While the Brits are seeking to regulate online gaming, the United States enacted the Unlawful Internet Gaming Enforcement Act, a piece of prohibition-style legislation tacked onto the “must pass” Safe Ports Act, enacted without discussion and without a recorded vote, at the 11th hour, just prior to congressional adjournment.

Britain’s decision to legalize and regulate online gambling companies is expected to yield financial benefits for the government by allowing it to tax companies that are expected to move back to Britain from a variety of offshore locations.

According to William Eadington, a professor at the Institute for the Study of Gambling and Commercial Gaming at the University of Nevada, said, “The changes may give U.S. gamblers more ways to evade the ban on Internet betting at home. A sub-industry in circumventing the rules will evolve,” Eadington said, adding that, “American gamblers may find themselves pushed into a market that’s in the hands of Europeans.”

Those opposed to UIGEA will be in Washington, DC on November 3-4 to protest the law and to press coverage from major news organizations and get the message out to the general public before they vote. The fact that Senate Majority Leader Bill Frist attached the bill to the Safe Ports Act angered other politicians as much as it angered the 25 million American citizens who participate in online poker. “What could be a greater invasion of privacy than government telling you cannot play Internet poker in your own house?” congresswoman Shelley Berkley said. “This was a breathtaking abuse … of power.”
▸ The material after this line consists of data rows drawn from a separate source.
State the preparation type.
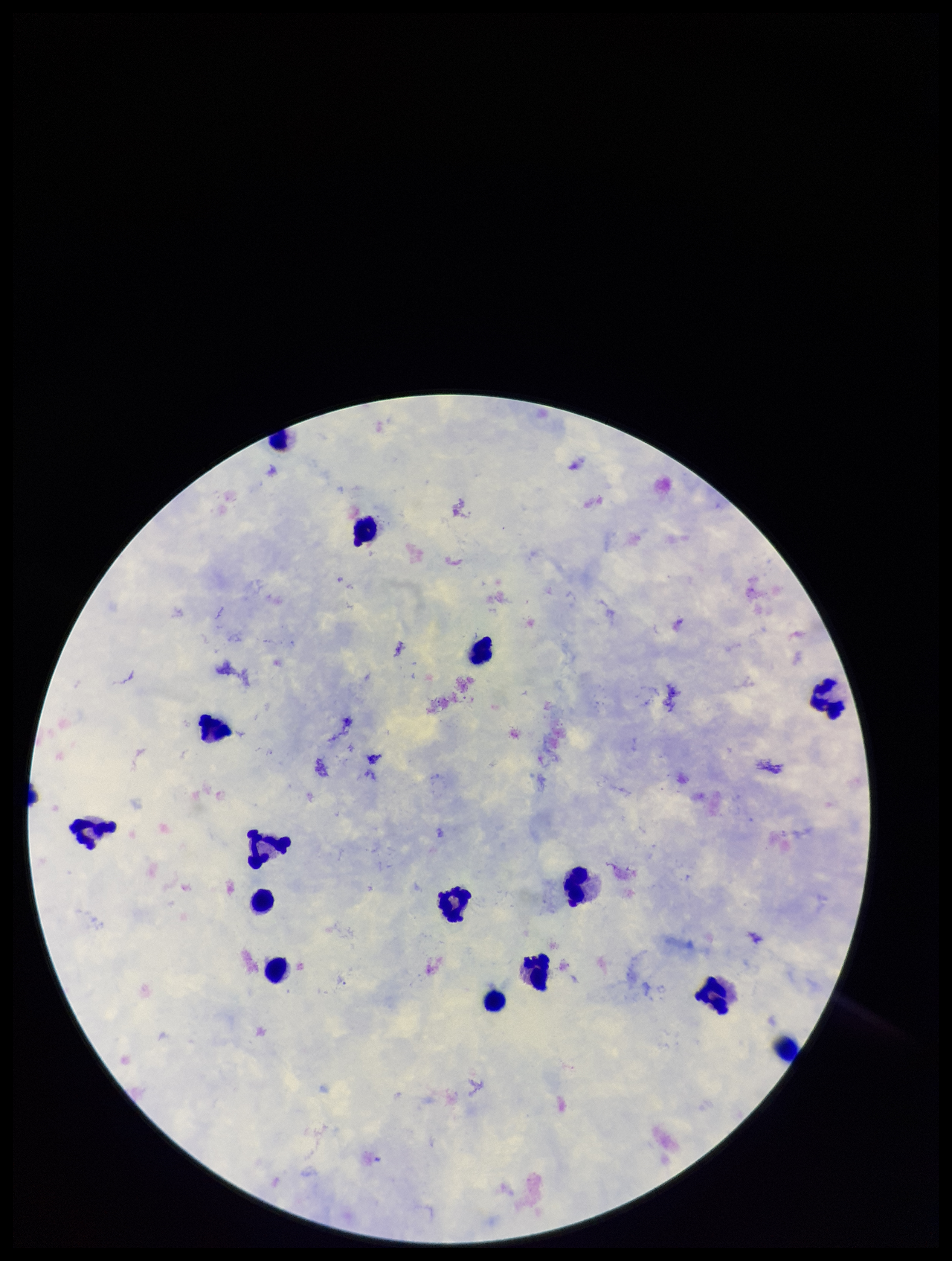
It is a thick blood smear.

field of view = one from this slide
Plasmodium parasites = none identified
parasite count = 0
image size = 952×1261 pixels
species reported for this patient = Plasmodium falciparum
patient malaria status = infected
capture = smartphone photograph through the microscope eyepiece
stain = Giemsa
leukocyte count = 15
Classify this cell by malaria status.
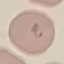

But if money is the mother’s milk of politics, all online gaming providers should take a page from the leading political action committees and establish a political action committee. Money contributed by PACs will ensure access to Congress and secure legislation that enables online gaming to be legalized, taxed, and regulated in the United States, as it is in Britain.

According to USA Today, here are the top contributors among PACs for 2005-06:

1. National Association of Realtors – $3.04 million
2. National Automotive Dealers Association – $2.38 million
3. National Beer Wholesalers Association – $2.36 million
4. International Brotherhood of Electrical – $2.13 million
6. Credit Union National Association – $2.02 million
7. National Association of Home Builders – $1.98 million
8. American Bankers Association – $1.97 million
9. United Parcel Service – $1.91 million
10. AT&T – $1.77 million

While the National Association of Realtors has 1.4 million members and the IBEW has 750,000, the National Beer Wholesalers Association has only 1,900 members. Their contribution amounts to $1,242 per member. That’s the highest per-member contribution by a long shot, but in the grand scheme of things it doesn’t seem all that much to buy the kind of access needed to maintain legislation favorable to one’s industry of choice.

It’s still not too late. I’d like to see the major online poker rooms, and the smaller ones too, form a political action committee and begin priming the pump to secure the kind of legislation that will guarantee the health of our industry.